The UN Security Council on Wednesday discussed Israel's decision to end an international observer force in the occupied West Bank city of Hebron but faced resistance from the United States to any response, diplomats said.
Kuwait and Indonesia requested the closed-door meeting to raise concerns after Prime Minister Benjamin Netanyahu announced last week that he would not renew the mandate of the 64-member team.
The Temporary International Presence in Hebron (TIPH) was established in the city following a massacre of Palestinians in a mosque by a Jewish settler in 1994, but Netanyahu accused the force of bias.
Council president Anatolio Ndong Mba, the UN ambassador for Equatorial Guinea, told reporters after the meeting that the countries "exchanged different views" about Israel's decision.
"There was almost unanimity in the concern for the situation," said Mba, who was asked by the council to meet the Israeli and Palestinian ambassadors to discuss the situation.

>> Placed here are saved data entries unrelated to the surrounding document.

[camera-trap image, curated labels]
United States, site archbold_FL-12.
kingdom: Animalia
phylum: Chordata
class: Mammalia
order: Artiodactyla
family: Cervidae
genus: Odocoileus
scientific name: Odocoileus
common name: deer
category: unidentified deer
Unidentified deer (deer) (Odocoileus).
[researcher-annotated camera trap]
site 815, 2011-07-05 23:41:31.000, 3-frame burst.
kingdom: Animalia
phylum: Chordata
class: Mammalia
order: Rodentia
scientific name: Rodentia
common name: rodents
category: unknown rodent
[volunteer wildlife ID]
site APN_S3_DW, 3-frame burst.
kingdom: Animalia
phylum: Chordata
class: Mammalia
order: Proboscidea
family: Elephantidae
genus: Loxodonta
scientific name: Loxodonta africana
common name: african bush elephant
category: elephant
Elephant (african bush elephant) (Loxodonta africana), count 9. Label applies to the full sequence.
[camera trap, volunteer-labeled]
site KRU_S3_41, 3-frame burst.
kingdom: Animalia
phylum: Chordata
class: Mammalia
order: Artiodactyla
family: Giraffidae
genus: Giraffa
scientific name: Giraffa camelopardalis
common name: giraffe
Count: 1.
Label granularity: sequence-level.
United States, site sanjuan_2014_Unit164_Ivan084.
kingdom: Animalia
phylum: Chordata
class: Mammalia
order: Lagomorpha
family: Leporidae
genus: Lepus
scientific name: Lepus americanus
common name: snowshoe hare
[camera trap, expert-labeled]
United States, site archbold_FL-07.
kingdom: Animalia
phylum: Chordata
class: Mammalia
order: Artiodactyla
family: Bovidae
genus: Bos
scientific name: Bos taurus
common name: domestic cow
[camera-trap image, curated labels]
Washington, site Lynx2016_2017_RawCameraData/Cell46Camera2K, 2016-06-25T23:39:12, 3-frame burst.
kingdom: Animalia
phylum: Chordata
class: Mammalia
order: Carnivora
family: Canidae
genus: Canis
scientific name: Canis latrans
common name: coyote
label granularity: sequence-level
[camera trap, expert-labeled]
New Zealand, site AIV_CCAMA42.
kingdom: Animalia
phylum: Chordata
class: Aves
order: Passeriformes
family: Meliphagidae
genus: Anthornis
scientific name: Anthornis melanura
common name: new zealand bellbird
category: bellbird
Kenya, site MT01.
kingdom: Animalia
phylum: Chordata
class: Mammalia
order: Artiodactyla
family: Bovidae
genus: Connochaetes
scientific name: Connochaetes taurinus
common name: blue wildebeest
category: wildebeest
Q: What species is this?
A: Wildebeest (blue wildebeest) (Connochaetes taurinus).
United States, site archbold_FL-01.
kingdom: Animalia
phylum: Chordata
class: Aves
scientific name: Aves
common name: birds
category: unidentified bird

Kuwait and Indonesia, two non-permanent council members, said they would propose a draft statement expressing concern but it appeared unlikely that such a move would win approval from the United States, diplomats said.
Council statements require unanimous approval.
The US mission to the United Nations did not immediately respond to a request for comment.
Kuwait's Ambassador Mansour al-Otaibi said the council would discuss a proposed visit to the Israeli occupied territories for a close-up look at the situation on the ground.
The Norway-led Hebron mission is comprised of unarmed observers tasked with promoting a sense of security for Palestinians in Hebron, the largest city in the West Bank.
On Friday, the foreign ministers of Italy, Norway, Switzerland, Sweden and Turkey, which contribute observers to the Hebron mission, issued a joint statement expressing regret over the Israeli decision.
At least 600 armed Jewish settlers live under heavy military guard in the city, which is home to around 200,000 Palestinians.
Israeli settlements are illegal under international law and a major obstacle to peace, as they are built on land the Palestinians see as part of their future state.